> **Information supplied**:

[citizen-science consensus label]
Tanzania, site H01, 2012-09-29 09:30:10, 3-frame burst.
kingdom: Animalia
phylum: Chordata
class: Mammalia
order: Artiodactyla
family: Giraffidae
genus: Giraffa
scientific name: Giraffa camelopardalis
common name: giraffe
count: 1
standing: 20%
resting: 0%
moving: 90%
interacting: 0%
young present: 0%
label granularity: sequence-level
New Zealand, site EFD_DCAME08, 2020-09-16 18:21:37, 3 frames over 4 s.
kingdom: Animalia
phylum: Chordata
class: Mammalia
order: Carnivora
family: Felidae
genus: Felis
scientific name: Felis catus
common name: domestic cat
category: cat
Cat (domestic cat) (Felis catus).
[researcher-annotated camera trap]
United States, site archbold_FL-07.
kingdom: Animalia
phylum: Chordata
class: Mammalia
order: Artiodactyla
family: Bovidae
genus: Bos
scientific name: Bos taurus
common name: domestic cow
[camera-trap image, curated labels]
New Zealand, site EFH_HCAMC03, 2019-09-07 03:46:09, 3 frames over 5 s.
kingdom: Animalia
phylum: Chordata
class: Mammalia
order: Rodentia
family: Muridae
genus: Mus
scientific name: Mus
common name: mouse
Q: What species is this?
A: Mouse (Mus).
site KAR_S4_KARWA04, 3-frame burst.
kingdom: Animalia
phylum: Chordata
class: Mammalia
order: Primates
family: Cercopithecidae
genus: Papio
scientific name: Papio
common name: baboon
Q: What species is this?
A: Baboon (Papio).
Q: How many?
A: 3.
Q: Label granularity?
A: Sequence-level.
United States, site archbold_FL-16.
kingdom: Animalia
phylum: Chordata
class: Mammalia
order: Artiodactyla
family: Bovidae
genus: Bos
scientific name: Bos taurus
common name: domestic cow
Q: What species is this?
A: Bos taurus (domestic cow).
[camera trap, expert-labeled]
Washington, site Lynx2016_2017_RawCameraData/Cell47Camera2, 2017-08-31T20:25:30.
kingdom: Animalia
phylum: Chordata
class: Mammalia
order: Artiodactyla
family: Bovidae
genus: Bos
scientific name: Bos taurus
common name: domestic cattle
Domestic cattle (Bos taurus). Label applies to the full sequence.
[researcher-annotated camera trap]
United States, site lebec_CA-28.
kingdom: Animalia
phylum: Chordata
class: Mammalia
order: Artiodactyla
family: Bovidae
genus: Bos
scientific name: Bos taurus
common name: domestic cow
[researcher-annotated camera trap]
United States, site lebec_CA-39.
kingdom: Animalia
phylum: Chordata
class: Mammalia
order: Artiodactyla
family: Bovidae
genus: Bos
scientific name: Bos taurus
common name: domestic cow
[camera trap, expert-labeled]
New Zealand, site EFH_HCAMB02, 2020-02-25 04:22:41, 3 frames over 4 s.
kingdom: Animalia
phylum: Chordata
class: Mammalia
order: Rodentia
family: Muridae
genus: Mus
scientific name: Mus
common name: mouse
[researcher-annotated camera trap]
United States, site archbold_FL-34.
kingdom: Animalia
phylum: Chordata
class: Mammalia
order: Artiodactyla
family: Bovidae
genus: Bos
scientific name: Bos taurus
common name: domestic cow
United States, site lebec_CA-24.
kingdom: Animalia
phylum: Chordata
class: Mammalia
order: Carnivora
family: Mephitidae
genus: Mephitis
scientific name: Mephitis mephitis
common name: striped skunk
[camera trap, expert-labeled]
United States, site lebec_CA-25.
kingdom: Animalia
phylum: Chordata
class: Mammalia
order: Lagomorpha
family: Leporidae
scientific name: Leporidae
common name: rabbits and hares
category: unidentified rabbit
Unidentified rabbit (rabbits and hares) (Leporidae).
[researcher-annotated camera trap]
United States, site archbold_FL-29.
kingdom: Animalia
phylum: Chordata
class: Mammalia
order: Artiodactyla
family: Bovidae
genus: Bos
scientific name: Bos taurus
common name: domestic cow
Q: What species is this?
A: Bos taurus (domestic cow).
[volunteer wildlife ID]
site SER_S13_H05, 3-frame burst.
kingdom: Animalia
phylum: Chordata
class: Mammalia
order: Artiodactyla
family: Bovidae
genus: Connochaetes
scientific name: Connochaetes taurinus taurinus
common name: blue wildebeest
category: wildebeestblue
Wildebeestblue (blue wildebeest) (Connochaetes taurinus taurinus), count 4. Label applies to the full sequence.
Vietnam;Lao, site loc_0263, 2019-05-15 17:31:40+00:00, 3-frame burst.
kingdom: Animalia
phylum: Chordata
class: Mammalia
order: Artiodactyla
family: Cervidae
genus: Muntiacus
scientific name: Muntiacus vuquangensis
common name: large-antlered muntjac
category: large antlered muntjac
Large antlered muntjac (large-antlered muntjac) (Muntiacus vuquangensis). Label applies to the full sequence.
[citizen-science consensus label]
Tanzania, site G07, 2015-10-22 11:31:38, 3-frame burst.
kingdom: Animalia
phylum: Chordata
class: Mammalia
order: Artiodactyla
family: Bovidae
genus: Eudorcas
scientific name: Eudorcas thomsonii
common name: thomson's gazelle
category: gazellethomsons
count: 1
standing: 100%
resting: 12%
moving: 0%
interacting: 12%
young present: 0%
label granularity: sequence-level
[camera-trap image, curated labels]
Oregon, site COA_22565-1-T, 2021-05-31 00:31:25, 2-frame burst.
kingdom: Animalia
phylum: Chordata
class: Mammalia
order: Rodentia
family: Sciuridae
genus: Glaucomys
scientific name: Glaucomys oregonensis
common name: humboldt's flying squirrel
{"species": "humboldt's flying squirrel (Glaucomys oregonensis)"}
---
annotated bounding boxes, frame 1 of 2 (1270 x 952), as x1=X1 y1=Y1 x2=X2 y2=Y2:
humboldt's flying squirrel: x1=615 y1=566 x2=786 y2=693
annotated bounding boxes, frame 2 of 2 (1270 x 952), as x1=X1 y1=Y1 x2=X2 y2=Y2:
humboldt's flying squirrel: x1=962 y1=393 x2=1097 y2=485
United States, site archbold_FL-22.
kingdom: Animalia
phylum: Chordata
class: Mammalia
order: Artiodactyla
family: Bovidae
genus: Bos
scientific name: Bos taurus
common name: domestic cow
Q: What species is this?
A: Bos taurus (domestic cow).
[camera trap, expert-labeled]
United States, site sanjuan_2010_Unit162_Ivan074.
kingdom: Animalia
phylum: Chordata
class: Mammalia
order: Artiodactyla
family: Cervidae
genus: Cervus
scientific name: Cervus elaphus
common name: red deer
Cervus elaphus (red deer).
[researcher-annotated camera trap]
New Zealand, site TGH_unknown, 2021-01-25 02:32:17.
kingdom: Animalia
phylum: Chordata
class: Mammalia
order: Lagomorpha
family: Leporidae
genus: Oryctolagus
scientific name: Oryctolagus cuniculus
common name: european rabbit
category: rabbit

> **To do**: Copy out all of the lines above exactly.

> **Result for this exercise**:
[citizen-science consensus label]
Tanzania, site H01, 2012-09-29 09:30:10, 3-frame burst.
kingdom: Animalia
phylum: Chordata
class: Mammalia
order: Artiodactyla
family: Giraffidae
genus: Giraffa
scientific name: Giraffa camelopardalis
common name: giraffe
count: 1
standing: 20%
resting: 0%
moving: 90%
interacting: 0%
young present: 0%
label granularity: sequence-level
New Zealand, site EFD_DCAME08, 2020-09-16 18:21:37, 3 frames over 4 s.
kingdom: Animalia
phylum: Chordata
class: Mammalia
order: Carnivora
family: Felidae
genus: Felis
scientific name: Felis catus
common name: domestic cat
category: cat
Cat (domestic cat) (Felis catus).
[researcher-annotated camera trap]
United States, site archbold_FL-07.
kingdom: Animalia
phylum: Chordata
class: Mammalia
order: Artiodactyla
family: Bovidae
genus: Bos
scientific name: Bos taurus
common name: domestic cow
[camera-trap image, curated labels]
New Zealand, site EFH_HCAMC03, 2019-09-07 03:46:09, 3 frames over 5 s.
kingdom: Animalia
phylum: Chordata
class: Mammalia
order: Rodentia
family: Muridae
genus: Mus
scientific name: Mus
common name: mouse
Q: What species is this?
A: Mouse (Mus).
site KAR_S4_KARWA04, 3-frame burst.
kingdom: Animalia
phylum: Chordata
class: Mammalia
order: Primates
family: Cercopithecidae
genus: Papio
scientific name: Papio
common name: baboon
Q: What species is this?
A: Baboon (Papio).
Q: How many?
A: 3.
Q: Label granularity?
A: Sequence-level.
United States, site archbold_FL-16.
kingdom: Animalia
phylum: Chordata
class: Mammalia
order: Artiodactyla
family: Bovidae
genus: Bos
scientific name: Bos taurus
common name: domestic cow
Q: What species is this?
A: Bos taurus (domestic cow).
[camera trap, expert-labeled]
Washington, site Lynx2016_2017_RawCameraData/Cell47Camera2, 2017-08-31T20:25:30.
kingdom: Animalia
phylum: Chordata
class: Mammalia
order: Artiodactyla
family: Bovidae
genus: Bos
scientific name: Bos taurus
common name: domestic cattle
Domestic cattle (Bos taurus). Label applies to the full sequence.
[researcher-annotated camera trap]
United States, site lebec_CA-28.
kingdom: Animalia
phylum: Chordata
class: Mammalia
order: Artiodactyla
family: Bovidae
genus: Bos
scientific name: Bos taurus
common name: domestic cow
[researcher-annotated camera trap]
United States, site lebec_CA-39.
kingdom: Animalia
phylum: Chordata
class: Mammalia
order: Artiodactyla
family: Bovidae
genus: Bos
scientific name: Bos taurus
common name: domestic cow
[camera trap, expert-labeled]
New Zealand, site EFH_HCAMB02, 2020-02-25 04:22:41, 3 frames over 4 s.
kingdom: Animalia
phylum: Chordata
class: Mammalia
order: Rodentia
family: Muridae
genus: Mus
scientific name: Mus
common name: mouse
[researcher-annotated camera trap]
United States, site archbold_FL-34.
kingdom: Animalia
phylum: Chordata
class: Mammalia
order: Artiodactyla
family: Bovidae
genus: Bos
scientific name: Bos taurus
common name: domestic cow
United States, site lebec_CA-24.
kingdom: Animalia
phylum: Chordata
class: Mammalia
order: Carnivora
family: Mephitidae
genus: Mephitis
scientific name: Mephitis mephitis
common name: striped skunk
[camera trap, expert-labeled]
United States, site lebec_CA-25.
kingdom: Animalia
phylum: Chordata
class: Mammalia
order: Lagomorpha
family: Leporidae
scientific name: Leporidae
common name: rabbits and hares
category: unidentified rabbit
Unidentified rabbit (rabbits and hares) (Leporidae).
[researcher-annotated camera trap]
United States, site archbold_FL-29.
kingdom: Animalia
phylum: Chordata
class: Mammalia
order: Artiodactyla
family: Bovidae
genus: Bos
scientific name: Bos taurus
common name: domestic cow
Q: What species is this?
A: Bos taurus (domestic cow).
[volunteer wildlife ID]
site SER_S13_H05, 3-frame burst.
kingdom: Animalia
phylum: Chordata
class: Mammalia
order: Artiodactyla
family: Bovidae
genus: Connochaetes
scientific name: Connochaetes taurinus taurinus
common name: blue wildebeest
category: wildebeestblue
Wildebeestblue (blue wildebeest) (Connochaetes taurinus taurinus), count 4. Label applies to the full sequence.
Vietnam;Lao, site loc_0263, 2019-05-15 17:31:40+00:00, 3-frame burst.
kingdom: Animalia
phylum: Chordata
class: Mammalia
order: Artiodactyla
family: Cervidae
genus: Muntiacus
scientific name: Muntiacus vuquangensis
common name: large-antlered muntjac
category: large antlered muntjac
Large antlered muntjac (large-antlered muntjac) (Muntiacus vuquangensis). Label applies to the full sequence.
[citizen-science consensus label]
Tanzania, site G07, 2015-10-22 11:31:38, 3-frame burst.
kingdom: Animalia
phylum: Chordata
class: Mammalia
order: Artiodactyla
family: Bovidae
genus: Eudorcas
scientific name: Eudorcas thomsonii
common name: thomson's gazelle
category: gazellethomsons
count: 1
standing: 100%
resting: 12%
moving: 0%
interacting: 12%
young present: 0%
label granularity: sequence-level
[camera-trap image, curated labels]
Oregon, site COA_22565-1-T, 2021-05-31 00:31:25, 2-frame burst.
kingdom: Animalia
phylum: Chordata
class: Mammalia
order: Rodentia
family: Sciuridae
genus: Glaucomys
scientific name: Glaucomys oregonensis
common name: humboldt's flying squirrel
{"species": "humboldt's flying squirrel (Glaucomys oregonensis)"}
---
annotated bounding boxes, frame 1 of 2 (1270 x 952), as x1=X1 y1=Y1 x2=X2 y2=Y2:
humboldt's flying squirrel: x1=615 y1=566 x2=786 y2=693
annotated bounding boxes, frame 2 of 2 (1270 x 952), as x1=X1 y1=Y1 x2=X2 y2=Y2:
humboldt's flying squirrel: x1=962 y1=393 x2=1097 y2=485
United States, site archbold_FL-22.
kingdom: Animalia
phylum: Chordata
class: Mammalia
order: Artiodactyla
family: Bovidae
genus: Bos
scientific name: Bos taurus
common name: domestic cow
Q: What species is this?
A: Bos taurus (domestic cow).
[camera trap, expert-labeled]
United States, site sanjuan_2010_Unit162_Ivan074.
kingdom: Animalia
phylum: Chordata
class: Mammalia
order: Artiodactyla
family: Cervidae
genus: Cervus
scientific name: Cervus elaphus
common name: red deer
Cervus elaphus (red deer).
[researcher-annotated camera trap]
New Zealand, site TGH_unknown, 2021-01-25 02:32:17.
kingdom: Animalia
phylum: Chordata
class: Mammalia
order: Lagomorpha
family: Leporidae
genus: Oryctolagus
scientific name: Oryctolagus cuniculus
common name: european rabbit
category: rabbit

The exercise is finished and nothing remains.